Ly 6g antibody conjugated to apc cy7

Intestinal tumors were isolated by dissection under a stereomicroscope, minced by scalpels and digested for one hour in DMEM containing 2 mg/ml (560 U/ml) collagenase I (Worthington) and 3 mg/ml Dispase (Roche). Cell suspensions were washed and passed through a 40 μm filter and Fc receptors were blocked using TruStain fcX (anti-mouse CD16/32) antibody (Biolegend cat. no. 101320), then stained with EpCAM antibody conjugated to Brilliant Violet 421 (BioLegend cat. no. 118225), F4/80 antibody conjugated to Alexa Fluor 488 (BioLegend cat. no. 123119), and Ly-6G antibody conjugated to APC-Cy7 (BioLegend cat. no. 127623).
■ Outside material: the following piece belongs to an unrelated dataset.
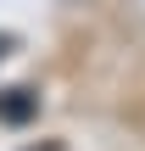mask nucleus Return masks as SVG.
Masks as SVG:
<instances>
[{"label":"nucleus","instance_id":"nucleus-1","mask_svg":"<svg viewBox=\"0 0 145 151\" xmlns=\"http://www.w3.org/2000/svg\"><path fill=\"white\" fill-rule=\"evenodd\" d=\"M22 95H28V90H11V101H0V118H11V123H17V118H28V112H34V101H22Z\"/></svg>","mask_w":145,"mask_h":151}]
</instances>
Dead cells were stained with propidium iodide (PI) immediately before analysis. Filtered cells were stained with antibodies and sorted on a Moflo Legacy (Cytomation, currently Beckman Coulter) or analyzed on an LSRII instrument (BD Biosciences). For FACS, 100 000–300 000 cells were sorted directly into TRI Reagent (Molecular Research Center). For all analysis, populations were first gated for cells (as opposed to debris) in a FSC-A vs. SSC-A graph, for single cells (as opposed to doublets/aggregates) in a FSC-A vs. FSC-W graph and for live (PI-negative) cells. Compensation was performed using single-stained cells and gating was aided by fluorescence minus one (FMO) controls.